• SOURCE DOCUMENT:
History has already shown us this is an expensive mistake to make. We must consider both the community and the code as one. That — in turn — forces us to think more generally about the sustainability of the community, and the sustainability of the project as a whole.

When we talk about sustainability, we’re talking about the project’s capability to withstand changes. For me this is about the fluctuations in a project’s resources, and how that balances against a project’s pressures.

For infrastructure-type projects, I believe there are four relevant resources: computing, storage, messaging and time.

The first three are commoditisable resources. Providing them at scale for all infrastructure projects is not cheap, but it is possible.

It’s “time” we need to focus on.

Time is the currency of an open source project.

And why do we need time? Because software doesn’t exist in isolation.

As the frequency and complexity of software increases, Lehman’s laws of software evolution come to bear upon most projects. This means that some people — and sometimes just one person — need to put in a constant effort to maintain and satisfy the user base. Dependencies must be updated, security vulnerabilities fixed, and support for new platforms added.

If time is the currency, can we lower the capital required?

We can.

We can explore the options, think deeply about the choices that have to be made in the lifecycle of an open source project, publish guidance and spread it as widely as possible.

We can build tools to automate a project’s workflow and offer them for free on top of our commoditised stack. But to progress, we’re still going to need a source of maintainer time, which means money.

• SUPPLIED MATERIAL:
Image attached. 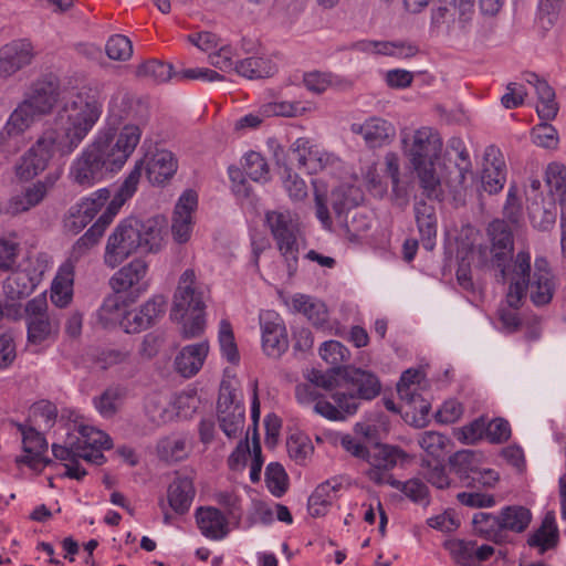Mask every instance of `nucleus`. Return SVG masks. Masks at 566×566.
Segmentation results:
<instances>
[{
    "label": "nucleus",
    "mask_w": 566,
    "mask_h": 566,
    "mask_svg": "<svg viewBox=\"0 0 566 566\" xmlns=\"http://www.w3.org/2000/svg\"><path fill=\"white\" fill-rule=\"evenodd\" d=\"M146 412L149 419L156 424H163L174 418V409H170V402L161 396L149 397L146 402Z\"/></svg>",
    "instance_id": "nucleus-49"
},
{
    "label": "nucleus",
    "mask_w": 566,
    "mask_h": 566,
    "mask_svg": "<svg viewBox=\"0 0 566 566\" xmlns=\"http://www.w3.org/2000/svg\"><path fill=\"white\" fill-rule=\"evenodd\" d=\"M208 353L207 342L185 346L175 358L176 370L186 378L195 376L201 369Z\"/></svg>",
    "instance_id": "nucleus-30"
},
{
    "label": "nucleus",
    "mask_w": 566,
    "mask_h": 566,
    "mask_svg": "<svg viewBox=\"0 0 566 566\" xmlns=\"http://www.w3.org/2000/svg\"><path fill=\"white\" fill-rule=\"evenodd\" d=\"M60 83L56 77H44L35 82L24 98L42 116L51 113L60 99Z\"/></svg>",
    "instance_id": "nucleus-26"
},
{
    "label": "nucleus",
    "mask_w": 566,
    "mask_h": 566,
    "mask_svg": "<svg viewBox=\"0 0 566 566\" xmlns=\"http://www.w3.org/2000/svg\"><path fill=\"white\" fill-rule=\"evenodd\" d=\"M558 543V528L555 521V515L552 512H548L542 523L541 526L535 530L532 534H530L527 538V544L531 547H537L539 553L543 554L546 551L555 547Z\"/></svg>",
    "instance_id": "nucleus-36"
},
{
    "label": "nucleus",
    "mask_w": 566,
    "mask_h": 566,
    "mask_svg": "<svg viewBox=\"0 0 566 566\" xmlns=\"http://www.w3.org/2000/svg\"><path fill=\"white\" fill-rule=\"evenodd\" d=\"M195 488L189 478H178L168 488V502L178 514L188 512L195 497Z\"/></svg>",
    "instance_id": "nucleus-37"
},
{
    "label": "nucleus",
    "mask_w": 566,
    "mask_h": 566,
    "mask_svg": "<svg viewBox=\"0 0 566 566\" xmlns=\"http://www.w3.org/2000/svg\"><path fill=\"white\" fill-rule=\"evenodd\" d=\"M205 285L197 281L192 269H187L179 277L176 292L174 294L172 313L176 319L185 318L190 311L205 310Z\"/></svg>",
    "instance_id": "nucleus-15"
},
{
    "label": "nucleus",
    "mask_w": 566,
    "mask_h": 566,
    "mask_svg": "<svg viewBox=\"0 0 566 566\" xmlns=\"http://www.w3.org/2000/svg\"><path fill=\"white\" fill-rule=\"evenodd\" d=\"M34 57L33 45L27 40L13 41L0 49V73L12 75L29 65Z\"/></svg>",
    "instance_id": "nucleus-25"
},
{
    "label": "nucleus",
    "mask_w": 566,
    "mask_h": 566,
    "mask_svg": "<svg viewBox=\"0 0 566 566\" xmlns=\"http://www.w3.org/2000/svg\"><path fill=\"white\" fill-rule=\"evenodd\" d=\"M537 94L538 104L536 106L537 115L541 119L552 120L558 113V104L555 98V91L551 85L539 86Z\"/></svg>",
    "instance_id": "nucleus-50"
},
{
    "label": "nucleus",
    "mask_w": 566,
    "mask_h": 566,
    "mask_svg": "<svg viewBox=\"0 0 566 566\" xmlns=\"http://www.w3.org/2000/svg\"><path fill=\"white\" fill-rule=\"evenodd\" d=\"M499 516L502 530L514 533L524 532L532 521L531 511L521 505L505 506L501 510Z\"/></svg>",
    "instance_id": "nucleus-39"
},
{
    "label": "nucleus",
    "mask_w": 566,
    "mask_h": 566,
    "mask_svg": "<svg viewBox=\"0 0 566 566\" xmlns=\"http://www.w3.org/2000/svg\"><path fill=\"white\" fill-rule=\"evenodd\" d=\"M388 130L387 120L377 117H371L363 124L354 123L350 125V132L360 135L370 148L382 146L388 138Z\"/></svg>",
    "instance_id": "nucleus-33"
},
{
    "label": "nucleus",
    "mask_w": 566,
    "mask_h": 566,
    "mask_svg": "<svg viewBox=\"0 0 566 566\" xmlns=\"http://www.w3.org/2000/svg\"><path fill=\"white\" fill-rule=\"evenodd\" d=\"M90 222L91 220L86 217V214L83 213V210L76 203L72 206L65 214L63 227L67 233L75 235L80 233Z\"/></svg>",
    "instance_id": "nucleus-63"
},
{
    "label": "nucleus",
    "mask_w": 566,
    "mask_h": 566,
    "mask_svg": "<svg viewBox=\"0 0 566 566\" xmlns=\"http://www.w3.org/2000/svg\"><path fill=\"white\" fill-rule=\"evenodd\" d=\"M401 135L405 154L412 167L426 165L429 161H441L443 142L436 130L430 127H421L412 134L403 130Z\"/></svg>",
    "instance_id": "nucleus-13"
},
{
    "label": "nucleus",
    "mask_w": 566,
    "mask_h": 566,
    "mask_svg": "<svg viewBox=\"0 0 566 566\" xmlns=\"http://www.w3.org/2000/svg\"><path fill=\"white\" fill-rule=\"evenodd\" d=\"M235 71L248 78H262L273 75L276 67L269 59L252 56L237 63Z\"/></svg>",
    "instance_id": "nucleus-42"
},
{
    "label": "nucleus",
    "mask_w": 566,
    "mask_h": 566,
    "mask_svg": "<svg viewBox=\"0 0 566 566\" xmlns=\"http://www.w3.org/2000/svg\"><path fill=\"white\" fill-rule=\"evenodd\" d=\"M102 114V104L87 93H77L59 109L53 127L45 129L19 158L15 175L29 181L42 174L55 153L72 154L93 129Z\"/></svg>",
    "instance_id": "nucleus-1"
},
{
    "label": "nucleus",
    "mask_w": 566,
    "mask_h": 566,
    "mask_svg": "<svg viewBox=\"0 0 566 566\" xmlns=\"http://www.w3.org/2000/svg\"><path fill=\"white\" fill-rule=\"evenodd\" d=\"M367 446L347 434L340 439L342 447L356 458L366 459L369 468L366 471L370 481L377 484L389 483V448L375 427L368 426L364 431Z\"/></svg>",
    "instance_id": "nucleus-9"
},
{
    "label": "nucleus",
    "mask_w": 566,
    "mask_h": 566,
    "mask_svg": "<svg viewBox=\"0 0 566 566\" xmlns=\"http://www.w3.org/2000/svg\"><path fill=\"white\" fill-rule=\"evenodd\" d=\"M19 429L22 434L24 454L18 459V462L41 471L51 462L43 458V453L48 449L44 437L32 427L19 426Z\"/></svg>",
    "instance_id": "nucleus-23"
},
{
    "label": "nucleus",
    "mask_w": 566,
    "mask_h": 566,
    "mask_svg": "<svg viewBox=\"0 0 566 566\" xmlns=\"http://www.w3.org/2000/svg\"><path fill=\"white\" fill-rule=\"evenodd\" d=\"M310 378L314 384L332 392L334 403L318 401L314 405V411L329 420H344L346 416L356 412L359 399L369 400L380 392L378 378L357 368L344 369L342 377L313 369Z\"/></svg>",
    "instance_id": "nucleus-3"
},
{
    "label": "nucleus",
    "mask_w": 566,
    "mask_h": 566,
    "mask_svg": "<svg viewBox=\"0 0 566 566\" xmlns=\"http://www.w3.org/2000/svg\"><path fill=\"white\" fill-rule=\"evenodd\" d=\"M361 200V191L355 186L343 185L334 189L331 193V202L336 220L355 210Z\"/></svg>",
    "instance_id": "nucleus-35"
},
{
    "label": "nucleus",
    "mask_w": 566,
    "mask_h": 566,
    "mask_svg": "<svg viewBox=\"0 0 566 566\" xmlns=\"http://www.w3.org/2000/svg\"><path fill=\"white\" fill-rule=\"evenodd\" d=\"M343 481L339 478L329 479L321 483L308 499V510L313 516L324 515L326 509L336 497V493L342 489Z\"/></svg>",
    "instance_id": "nucleus-32"
},
{
    "label": "nucleus",
    "mask_w": 566,
    "mask_h": 566,
    "mask_svg": "<svg viewBox=\"0 0 566 566\" xmlns=\"http://www.w3.org/2000/svg\"><path fill=\"white\" fill-rule=\"evenodd\" d=\"M196 521L202 535L207 538L219 541L228 534V520L216 507L201 506L196 511Z\"/></svg>",
    "instance_id": "nucleus-29"
},
{
    "label": "nucleus",
    "mask_w": 566,
    "mask_h": 566,
    "mask_svg": "<svg viewBox=\"0 0 566 566\" xmlns=\"http://www.w3.org/2000/svg\"><path fill=\"white\" fill-rule=\"evenodd\" d=\"M265 223L270 229L275 245L286 265L287 276L297 271L298 256L304 244L300 223L290 211H268Z\"/></svg>",
    "instance_id": "nucleus-8"
},
{
    "label": "nucleus",
    "mask_w": 566,
    "mask_h": 566,
    "mask_svg": "<svg viewBox=\"0 0 566 566\" xmlns=\"http://www.w3.org/2000/svg\"><path fill=\"white\" fill-rule=\"evenodd\" d=\"M319 355L322 359L332 366V369L325 374H331L334 377H342L344 370L340 369V365L348 360V349L337 340H327L322 344ZM321 373L324 374L323 371Z\"/></svg>",
    "instance_id": "nucleus-41"
},
{
    "label": "nucleus",
    "mask_w": 566,
    "mask_h": 566,
    "mask_svg": "<svg viewBox=\"0 0 566 566\" xmlns=\"http://www.w3.org/2000/svg\"><path fill=\"white\" fill-rule=\"evenodd\" d=\"M139 177V167H137L118 188L116 195L108 202L105 211L99 216L95 223L73 244L67 260L63 264H71V270L75 272V264L93 247H95L103 237L106 228L112 223L125 201L136 191Z\"/></svg>",
    "instance_id": "nucleus-7"
},
{
    "label": "nucleus",
    "mask_w": 566,
    "mask_h": 566,
    "mask_svg": "<svg viewBox=\"0 0 566 566\" xmlns=\"http://www.w3.org/2000/svg\"><path fill=\"white\" fill-rule=\"evenodd\" d=\"M314 109L311 104L290 101H270L260 107V114L264 117L283 116L300 117Z\"/></svg>",
    "instance_id": "nucleus-40"
},
{
    "label": "nucleus",
    "mask_w": 566,
    "mask_h": 566,
    "mask_svg": "<svg viewBox=\"0 0 566 566\" xmlns=\"http://www.w3.org/2000/svg\"><path fill=\"white\" fill-rule=\"evenodd\" d=\"M166 220L155 216L148 219L129 217L120 221L109 234L104 252V263L117 268L137 252L154 253L161 249Z\"/></svg>",
    "instance_id": "nucleus-4"
},
{
    "label": "nucleus",
    "mask_w": 566,
    "mask_h": 566,
    "mask_svg": "<svg viewBox=\"0 0 566 566\" xmlns=\"http://www.w3.org/2000/svg\"><path fill=\"white\" fill-rule=\"evenodd\" d=\"M120 396L118 388H107L99 397L94 399V405L103 417L109 418L116 413Z\"/></svg>",
    "instance_id": "nucleus-58"
},
{
    "label": "nucleus",
    "mask_w": 566,
    "mask_h": 566,
    "mask_svg": "<svg viewBox=\"0 0 566 566\" xmlns=\"http://www.w3.org/2000/svg\"><path fill=\"white\" fill-rule=\"evenodd\" d=\"M287 475L284 468L280 463H270L265 470V482L275 496H282L287 488Z\"/></svg>",
    "instance_id": "nucleus-56"
},
{
    "label": "nucleus",
    "mask_w": 566,
    "mask_h": 566,
    "mask_svg": "<svg viewBox=\"0 0 566 566\" xmlns=\"http://www.w3.org/2000/svg\"><path fill=\"white\" fill-rule=\"evenodd\" d=\"M289 455L297 463H304L313 453V446L305 437H291L287 440Z\"/></svg>",
    "instance_id": "nucleus-64"
},
{
    "label": "nucleus",
    "mask_w": 566,
    "mask_h": 566,
    "mask_svg": "<svg viewBox=\"0 0 566 566\" xmlns=\"http://www.w3.org/2000/svg\"><path fill=\"white\" fill-rule=\"evenodd\" d=\"M75 272L71 264H62L51 285V301L57 307L67 306L73 297V284Z\"/></svg>",
    "instance_id": "nucleus-34"
},
{
    "label": "nucleus",
    "mask_w": 566,
    "mask_h": 566,
    "mask_svg": "<svg viewBox=\"0 0 566 566\" xmlns=\"http://www.w3.org/2000/svg\"><path fill=\"white\" fill-rule=\"evenodd\" d=\"M285 303L292 312L303 314L316 327H323L328 321L326 305L315 297L297 293Z\"/></svg>",
    "instance_id": "nucleus-27"
},
{
    "label": "nucleus",
    "mask_w": 566,
    "mask_h": 566,
    "mask_svg": "<svg viewBox=\"0 0 566 566\" xmlns=\"http://www.w3.org/2000/svg\"><path fill=\"white\" fill-rule=\"evenodd\" d=\"M448 442V438L437 431H426L419 439L420 447L431 457L440 458Z\"/></svg>",
    "instance_id": "nucleus-60"
},
{
    "label": "nucleus",
    "mask_w": 566,
    "mask_h": 566,
    "mask_svg": "<svg viewBox=\"0 0 566 566\" xmlns=\"http://www.w3.org/2000/svg\"><path fill=\"white\" fill-rule=\"evenodd\" d=\"M145 166L146 176L153 185H164L167 182L177 171V159L174 154L166 149H157L150 155H147L145 159L136 163L134 169L129 175L139 167V176ZM140 177H138V180Z\"/></svg>",
    "instance_id": "nucleus-21"
},
{
    "label": "nucleus",
    "mask_w": 566,
    "mask_h": 566,
    "mask_svg": "<svg viewBox=\"0 0 566 566\" xmlns=\"http://www.w3.org/2000/svg\"><path fill=\"white\" fill-rule=\"evenodd\" d=\"M262 348L266 356L281 357L289 348V337L283 318L275 311H261L259 315Z\"/></svg>",
    "instance_id": "nucleus-16"
},
{
    "label": "nucleus",
    "mask_w": 566,
    "mask_h": 566,
    "mask_svg": "<svg viewBox=\"0 0 566 566\" xmlns=\"http://www.w3.org/2000/svg\"><path fill=\"white\" fill-rule=\"evenodd\" d=\"M531 138L536 146L546 149H556L559 143L557 129L546 122L532 128Z\"/></svg>",
    "instance_id": "nucleus-53"
},
{
    "label": "nucleus",
    "mask_w": 566,
    "mask_h": 566,
    "mask_svg": "<svg viewBox=\"0 0 566 566\" xmlns=\"http://www.w3.org/2000/svg\"><path fill=\"white\" fill-rule=\"evenodd\" d=\"M120 294L114 292L104 300L99 308V318L103 322L116 323L125 314V300Z\"/></svg>",
    "instance_id": "nucleus-52"
},
{
    "label": "nucleus",
    "mask_w": 566,
    "mask_h": 566,
    "mask_svg": "<svg viewBox=\"0 0 566 566\" xmlns=\"http://www.w3.org/2000/svg\"><path fill=\"white\" fill-rule=\"evenodd\" d=\"M105 51L111 60L127 61L133 55V44L126 35L114 34L107 40Z\"/></svg>",
    "instance_id": "nucleus-51"
},
{
    "label": "nucleus",
    "mask_w": 566,
    "mask_h": 566,
    "mask_svg": "<svg viewBox=\"0 0 566 566\" xmlns=\"http://www.w3.org/2000/svg\"><path fill=\"white\" fill-rule=\"evenodd\" d=\"M243 169L254 181L266 182L270 179L269 165L265 158L256 151H250L244 156Z\"/></svg>",
    "instance_id": "nucleus-48"
},
{
    "label": "nucleus",
    "mask_w": 566,
    "mask_h": 566,
    "mask_svg": "<svg viewBox=\"0 0 566 566\" xmlns=\"http://www.w3.org/2000/svg\"><path fill=\"white\" fill-rule=\"evenodd\" d=\"M136 75L155 83H164L174 77L172 65L158 60H149L137 66Z\"/></svg>",
    "instance_id": "nucleus-46"
},
{
    "label": "nucleus",
    "mask_w": 566,
    "mask_h": 566,
    "mask_svg": "<svg viewBox=\"0 0 566 566\" xmlns=\"http://www.w3.org/2000/svg\"><path fill=\"white\" fill-rule=\"evenodd\" d=\"M219 343L222 354L227 357L230 363H235L239 359V353L237 344L234 342L233 332L231 325L227 321L220 323L219 329Z\"/></svg>",
    "instance_id": "nucleus-59"
},
{
    "label": "nucleus",
    "mask_w": 566,
    "mask_h": 566,
    "mask_svg": "<svg viewBox=\"0 0 566 566\" xmlns=\"http://www.w3.org/2000/svg\"><path fill=\"white\" fill-rule=\"evenodd\" d=\"M109 199L111 191L107 188H102L93 192L90 197L84 198L77 205L83 210V213L92 221Z\"/></svg>",
    "instance_id": "nucleus-57"
},
{
    "label": "nucleus",
    "mask_w": 566,
    "mask_h": 566,
    "mask_svg": "<svg viewBox=\"0 0 566 566\" xmlns=\"http://www.w3.org/2000/svg\"><path fill=\"white\" fill-rule=\"evenodd\" d=\"M507 261H497L495 268L500 270L503 282H509L506 301L514 310L518 308L522 300L526 296L530 280L532 279L531 253L520 251L515 256H509Z\"/></svg>",
    "instance_id": "nucleus-12"
},
{
    "label": "nucleus",
    "mask_w": 566,
    "mask_h": 566,
    "mask_svg": "<svg viewBox=\"0 0 566 566\" xmlns=\"http://www.w3.org/2000/svg\"><path fill=\"white\" fill-rule=\"evenodd\" d=\"M218 421L221 430L229 439L238 438L244 427V407L237 406L234 409L219 410Z\"/></svg>",
    "instance_id": "nucleus-45"
},
{
    "label": "nucleus",
    "mask_w": 566,
    "mask_h": 566,
    "mask_svg": "<svg viewBox=\"0 0 566 566\" xmlns=\"http://www.w3.org/2000/svg\"><path fill=\"white\" fill-rule=\"evenodd\" d=\"M488 233L492 243L493 263L507 261L514 249V239L510 226L504 220H494L489 224Z\"/></svg>",
    "instance_id": "nucleus-28"
},
{
    "label": "nucleus",
    "mask_w": 566,
    "mask_h": 566,
    "mask_svg": "<svg viewBox=\"0 0 566 566\" xmlns=\"http://www.w3.org/2000/svg\"><path fill=\"white\" fill-rule=\"evenodd\" d=\"M43 117L29 102L23 99L10 115L6 130L9 136H18L28 130L35 122Z\"/></svg>",
    "instance_id": "nucleus-38"
},
{
    "label": "nucleus",
    "mask_w": 566,
    "mask_h": 566,
    "mask_svg": "<svg viewBox=\"0 0 566 566\" xmlns=\"http://www.w3.org/2000/svg\"><path fill=\"white\" fill-rule=\"evenodd\" d=\"M59 177V175L49 174L12 195L4 203L6 214L14 217L38 207L54 188Z\"/></svg>",
    "instance_id": "nucleus-17"
},
{
    "label": "nucleus",
    "mask_w": 566,
    "mask_h": 566,
    "mask_svg": "<svg viewBox=\"0 0 566 566\" xmlns=\"http://www.w3.org/2000/svg\"><path fill=\"white\" fill-rule=\"evenodd\" d=\"M25 324L28 342L39 345L59 332L60 322L48 312V301L44 295L35 296L25 304Z\"/></svg>",
    "instance_id": "nucleus-14"
},
{
    "label": "nucleus",
    "mask_w": 566,
    "mask_h": 566,
    "mask_svg": "<svg viewBox=\"0 0 566 566\" xmlns=\"http://www.w3.org/2000/svg\"><path fill=\"white\" fill-rule=\"evenodd\" d=\"M142 128L126 124L117 133L111 123L74 159L70 178L82 187H92L108 174L120 170L140 142Z\"/></svg>",
    "instance_id": "nucleus-2"
},
{
    "label": "nucleus",
    "mask_w": 566,
    "mask_h": 566,
    "mask_svg": "<svg viewBox=\"0 0 566 566\" xmlns=\"http://www.w3.org/2000/svg\"><path fill=\"white\" fill-rule=\"evenodd\" d=\"M166 300L161 295L154 296L138 311L129 312L122 322L127 333H138L149 328L164 314Z\"/></svg>",
    "instance_id": "nucleus-24"
},
{
    "label": "nucleus",
    "mask_w": 566,
    "mask_h": 566,
    "mask_svg": "<svg viewBox=\"0 0 566 566\" xmlns=\"http://www.w3.org/2000/svg\"><path fill=\"white\" fill-rule=\"evenodd\" d=\"M475 531L488 539L494 538L502 532L500 516L491 513L479 512L473 515Z\"/></svg>",
    "instance_id": "nucleus-55"
},
{
    "label": "nucleus",
    "mask_w": 566,
    "mask_h": 566,
    "mask_svg": "<svg viewBox=\"0 0 566 566\" xmlns=\"http://www.w3.org/2000/svg\"><path fill=\"white\" fill-rule=\"evenodd\" d=\"M422 381H424V374L421 369L405 370L397 384V392L405 405L397 409L391 402V412H400L403 420L416 428L428 424L431 409L430 402L420 395Z\"/></svg>",
    "instance_id": "nucleus-10"
},
{
    "label": "nucleus",
    "mask_w": 566,
    "mask_h": 566,
    "mask_svg": "<svg viewBox=\"0 0 566 566\" xmlns=\"http://www.w3.org/2000/svg\"><path fill=\"white\" fill-rule=\"evenodd\" d=\"M415 213L421 244L427 251H432L437 237L436 209L424 201H419L415 206Z\"/></svg>",
    "instance_id": "nucleus-31"
},
{
    "label": "nucleus",
    "mask_w": 566,
    "mask_h": 566,
    "mask_svg": "<svg viewBox=\"0 0 566 566\" xmlns=\"http://www.w3.org/2000/svg\"><path fill=\"white\" fill-rule=\"evenodd\" d=\"M464 408L457 399L446 400L434 413L437 422L450 424L457 422L463 415Z\"/></svg>",
    "instance_id": "nucleus-62"
},
{
    "label": "nucleus",
    "mask_w": 566,
    "mask_h": 566,
    "mask_svg": "<svg viewBox=\"0 0 566 566\" xmlns=\"http://www.w3.org/2000/svg\"><path fill=\"white\" fill-rule=\"evenodd\" d=\"M158 455L166 461H180L188 454L185 438H164L157 446Z\"/></svg>",
    "instance_id": "nucleus-47"
},
{
    "label": "nucleus",
    "mask_w": 566,
    "mask_h": 566,
    "mask_svg": "<svg viewBox=\"0 0 566 566\" xmlns=\"http://www.w3.org/2000/svg\"><path fill=\"white\" fill-rule=\"evenodd\" d=\"M444 4L431 12L430 30L451 38L467 35L474 15V0H439Z\"/></svg>",
    "instance_id": "nucleus-11"
},
{
    "label": "nucleus",
    "mask_w": 566,
    "mask_h": 566,
    "mask_svg": "<svg viewBox=\"0 0 566 566\" xmlns=\"http://www.w3.org/2000/svg\"><path fill=\"white\" fill-rule=\"evenodd\" d=\"M197 205L198 196L195 191L187 190L180 196L175 207L171 223L172 238L177 243L182 244L189 241L193 228L192 214Z\"/></svg>",
    "instance_id": "nucleus-22"
},
{
    "label": "nucleus",
    "mask_w": 566,
    "mask_h": 566,
    "mask_svg": "<svg viewBox=\"0 0 566 566\" xmlns=\"http://www.w3.org/2000/svg\"><path fill=\"white\" fill-rule=\"evenodd\" d=\"M549 193L560 205L566 202V166L562 163H551L545 172Z\"/></svg>",
    "instance_id": "nucleus-44"
},
{
    "label": "nucleus",
    "mask_w": 566,
    "mask_h": 566,
    "mask_svg": "<svg viewBox=\"0 0 566 566\" xmlns=\"http://www.w3.org/2000/svg\"><path fill=\"white\" fill-rule=\"evenodd\" d=\"M391 488L401 491L408 499L413 502L427 505L428 500V488L420 480L412 479L406 482L391 479Z\"/></svg>",
    "instance_id": "nucleus-54"
},
{
    "label": "nucleus",
    "mask_w": 566,
    "mask_h": 566,
    "mask_svg": "<svg viewBox=\"0 0 566 566\" xmlns=\"http://www.w3.org/2000/svg\"><path fill=\"white\" fill-rule=\"evenodd\" d=\"M42 272L31 261L21 263L3 282V293L8 301L28 297L38 286Z\"/></svg>",
    "instance_id": "nucleus-19"
},
{
    "label": "nucleus",
    "mask_w": 566,
    "mask_h": 566,
    "mask_svg": "<svg viewBox=\"0 0 566 566\" xmlns=\"http://www.w3.org/2000/svg\"><path fill=\"white\" fill-rule=\"evenodd\" d=\"M451 147L457 150L455 158L449 164L437 161L412 167L422 195L429 200L441 202L447 191L455 193L472 175L470 155L461 140H453Z\"/></svg>",
    "instance_id": "nucleus-5"
},
{
    "label": "nucleus",
    "mask_w": 566,
    "mask_h": 566,
    "mask_svg": "<svg viewBox=\"0 0 566 566\" xmlns=\"http://www.w3.org/2000/svg\"><path fill=\"white\" fill-rule=\"evenodd\" d=\"M556 291V279L547 276H532L527 292L535 306L551 303Z\"/></svg>",
    "instance_id": "nucleus-43"
},
{
    "label": "nucleus",
    "mask_w": 566,
    "mask_h": 566,
    "mask_svg": "<svg viewBox=\"0 0 566 566\" xmlns=\"http://www.w3.org/2000/svg\"><path fill=\"white\" fill-rule=\"evenodd\" d=\"M291 150L296 155L298 167L308 174H317L338 161L334 154L326 151L317 145H313L305 137L297 138L292 144Z\"/></svg>",
    "instance_id": "nucleus-20"
},
{
    "label": "nucleus",
    "mask_w": 566,
    "mask_h": 566,
    "mask_svg": "<svg viewBox=\"0 0 566 566\" xmlns=\"http://www.w3.org/2000/svg\"><path fill=\"white\" fill-rule=\"evenodd\" d=\"M147 274V262L143 259H134L114 273L109 285L114 292L128 293L135 298L148 289Z\"/></svg>",
    "instance_id": "nucleus-18"
},
{
    "label": "nucleus",
    "mask_w": 566,
    "mask_h": 566,
    "mask_svg": "<svg viewBox=\"0 0 566 566\" xmlns=\"http://www.w3.org/2000/svg\"><path fill=\"white\" fill-rule=\"evenodd\" d=\"M511 426L506 419L486 420V440L491 443H504L511 438Z\"/></svg>",
    "instance_id": "nucleus-61"
},
{
    "label": "nucleus",
    "mask_w": 566,
    "mask_h": 566,
    "mask_svg": "<svg viewBox=\"0 0 566 566\" xmlns=\"http://www.w3.org/2000/svg\"><path fill=\"white\" fill-rule=\"evenodd\" d=\"M77 433L69 436L64 444L54 443L52 452L55 459L64 462V475L80 481L86 475L80 459L95 465L103 464V450L111 449L112 441L105 432L91 426H78Z\"/></svg>",
    "instance_id": "nucleus-6"
}]
</instances>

• PROBLEM REQUIREMENTS:
Answer these about the text on open source sustainability:
(a) Which four resources does it name as relevant for infrastructure-type projects?
(b) What does it call the currency of an open source project?
(c) Which laws does it say come to bear on most projects as software frequency and complexity increase?

• THE OUTPUT:
(a) Computing, storage, messaging and time.
(b) Time.
(c) Lehman's laws of software evolution.